Congratulations to recently-graduated Ph.D. student Chun-Yu (Ann) Duan, who was awarded a prestigious Simons Collaboration on the Global Brain Postdoctoral Fellowship! After graduating in summer 2015, Ann joined Ning-long Xu’s lab at the Institute of Neuroscience in Shanghai.
(Current Postdoc Marino Pagan also got one!)
Congratulations to Ben Scott and Christine Constantinople, co-first authors of a paper in eLife describing how noise variance in pulsatile accumulation of evidence tasks appears to not scale linearly with the number of pulses, but as the square of the number of pulses. This has a number of important implications for how the noise might be generated.
Congratulations to both Tim Hanks and to UC Davis — Tim started his own lab there this November. We’ll miss you Tim!
A remarkably lucky year for for us at COSYNE! Although their overall acceptance rate was 60%, all 7 of the abstracts we submitted to the COSYNE conference this year were accepted. (And yes, 0.6^7 is small — 0.028 😉 .) Furthermore, Ann Duan’s abstract was chosen for a talk. Looks like the lab will have a blast at COSYNE this year. 🙂 Have fun skiing, folks!
Congratulations to postdocs Tim Hanks and Chuck Kopec, whose paper in Nature came out in advance online publication today. In this paper on the neural basis of decisions driven by accumulating evidence, they use our rat gradual accumulation of sensory evidence decision-making task (Brunton et al., Science, 2013), and they
- Show that rat cortical regions PPC and FOF have momentary-evidence-dependent ramping firing rates qualitatively very similar to analogous monkey cortices PPC and FEF. As in the monkey, these firing rate ramps are similar across the two regions.
- Develop a new method to estimate tuning curves (i.e., plots of firing rate as a function of a variable of interest) for accumulated evidence.
- Use their new method to show that despite the similarity in firing rate ramps, PPC and FOF have very distinct encodings of accumulating evidence: the PPC encodes the graded answer to “what is the value of the accumulating evidence”, whereas the FOF appears to have a more categorical encoding that can be roughly described as the categorical answer to “if the GO signal came now, which of the available decision outcomes should I choose?” This suggests that the FOF is more involved in response selection (choosing an available option, based on the accumulated evidence) than in gradual accumulation per se.
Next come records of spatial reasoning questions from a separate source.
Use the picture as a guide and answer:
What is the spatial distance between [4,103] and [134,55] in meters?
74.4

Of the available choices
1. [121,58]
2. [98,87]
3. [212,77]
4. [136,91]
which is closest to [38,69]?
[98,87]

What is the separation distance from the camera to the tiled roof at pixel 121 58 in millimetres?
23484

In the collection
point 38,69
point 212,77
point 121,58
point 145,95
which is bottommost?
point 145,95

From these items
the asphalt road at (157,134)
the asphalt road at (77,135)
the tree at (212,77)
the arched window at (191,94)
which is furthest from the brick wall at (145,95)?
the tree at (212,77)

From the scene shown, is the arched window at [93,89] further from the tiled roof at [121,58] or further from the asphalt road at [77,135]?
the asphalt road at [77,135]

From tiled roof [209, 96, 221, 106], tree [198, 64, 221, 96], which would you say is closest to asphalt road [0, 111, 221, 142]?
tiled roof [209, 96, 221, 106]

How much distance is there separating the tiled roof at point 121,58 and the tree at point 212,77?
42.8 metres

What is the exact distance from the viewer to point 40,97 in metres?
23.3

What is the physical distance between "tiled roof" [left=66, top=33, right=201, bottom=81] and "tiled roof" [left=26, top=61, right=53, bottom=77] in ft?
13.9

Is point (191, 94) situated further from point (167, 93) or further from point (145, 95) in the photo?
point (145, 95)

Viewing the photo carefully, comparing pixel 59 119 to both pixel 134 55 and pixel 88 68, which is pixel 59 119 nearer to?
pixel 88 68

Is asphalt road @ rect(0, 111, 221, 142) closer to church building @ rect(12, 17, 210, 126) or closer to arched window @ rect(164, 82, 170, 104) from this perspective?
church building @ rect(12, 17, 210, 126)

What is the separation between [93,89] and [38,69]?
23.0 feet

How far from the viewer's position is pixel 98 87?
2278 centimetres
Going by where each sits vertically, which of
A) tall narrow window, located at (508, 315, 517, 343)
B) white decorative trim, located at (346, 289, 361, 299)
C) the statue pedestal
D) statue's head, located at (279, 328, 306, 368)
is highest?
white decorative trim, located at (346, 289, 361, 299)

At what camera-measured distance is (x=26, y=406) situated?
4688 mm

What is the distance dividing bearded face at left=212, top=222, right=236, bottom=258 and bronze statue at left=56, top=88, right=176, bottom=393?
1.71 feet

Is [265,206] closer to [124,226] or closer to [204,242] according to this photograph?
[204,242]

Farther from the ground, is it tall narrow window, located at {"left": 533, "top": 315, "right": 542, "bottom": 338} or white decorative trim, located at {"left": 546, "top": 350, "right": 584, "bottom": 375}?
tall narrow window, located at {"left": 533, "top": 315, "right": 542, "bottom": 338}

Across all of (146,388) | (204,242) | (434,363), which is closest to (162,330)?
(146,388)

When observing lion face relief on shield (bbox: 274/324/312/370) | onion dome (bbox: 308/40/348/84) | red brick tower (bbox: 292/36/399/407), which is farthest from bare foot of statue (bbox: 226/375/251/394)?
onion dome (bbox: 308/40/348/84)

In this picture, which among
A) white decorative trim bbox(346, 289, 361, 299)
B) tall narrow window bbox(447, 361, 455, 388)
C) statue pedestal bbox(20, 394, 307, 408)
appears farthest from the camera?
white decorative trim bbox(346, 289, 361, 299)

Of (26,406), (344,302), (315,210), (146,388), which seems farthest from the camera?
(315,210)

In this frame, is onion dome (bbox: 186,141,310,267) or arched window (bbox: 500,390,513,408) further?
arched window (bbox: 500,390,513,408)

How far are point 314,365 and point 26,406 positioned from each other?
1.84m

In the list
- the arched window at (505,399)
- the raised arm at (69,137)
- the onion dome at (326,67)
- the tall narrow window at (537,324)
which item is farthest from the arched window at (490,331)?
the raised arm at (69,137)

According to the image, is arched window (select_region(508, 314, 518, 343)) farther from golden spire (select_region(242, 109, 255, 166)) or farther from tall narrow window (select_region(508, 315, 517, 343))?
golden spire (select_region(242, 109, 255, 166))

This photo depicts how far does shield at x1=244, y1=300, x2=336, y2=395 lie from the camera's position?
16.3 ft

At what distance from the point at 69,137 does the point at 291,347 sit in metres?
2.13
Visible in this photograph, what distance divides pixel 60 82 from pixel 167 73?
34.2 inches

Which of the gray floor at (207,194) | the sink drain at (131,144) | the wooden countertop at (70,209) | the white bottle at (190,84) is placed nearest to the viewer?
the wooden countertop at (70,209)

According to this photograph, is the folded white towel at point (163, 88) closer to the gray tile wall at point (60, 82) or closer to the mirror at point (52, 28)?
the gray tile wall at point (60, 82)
- Use halorhodopsin (eNpHR3.0) to test competing predictions: if the FOF is involved in the gradual accumulation process, which occurs throughout sensory evidence accumulation, then perturbing it at any point during the sensory stimulus should affect behavior. In contrast, if the FOF is primarily involved in response selection, perturbing it should have an effect on the behavior only near the end of the sensory stimulus, which is when response selection will occur. The data support the latter interpretation.
Together, the optogenetic and electrophysiological data suggest that despite its ramping firing rates, the FOF is involved in response selection, not graded accumulation. We wonder whether the results could hold for monkey FEF as well, and hope someone will use the methods we developed here to find out.
The results clarify the particular contribution of the FOF to decisions driven by accumulation of evidence. We are excited about applying the methods developed here to other brain regions linked to such decisions, in an effort to elucidate the different contributions of different brain areas, and understand how the whole circuit fits together.
Postdoc Michael Yartsev will leave the lab in the summer of 2015 to start his own lab, working on bats, in the Department of Bioengineering at UC Berkeley. Congratulations to both Michael and Berkeley!
Bing, who graduated from her Ph.D. in the lab as recently as 2012, is now an Assistant Professor! She is in the Dept. of Biology and Institute for Neuroengineering at the University of Washington, Seattle. Congratulations to both Bing and UW!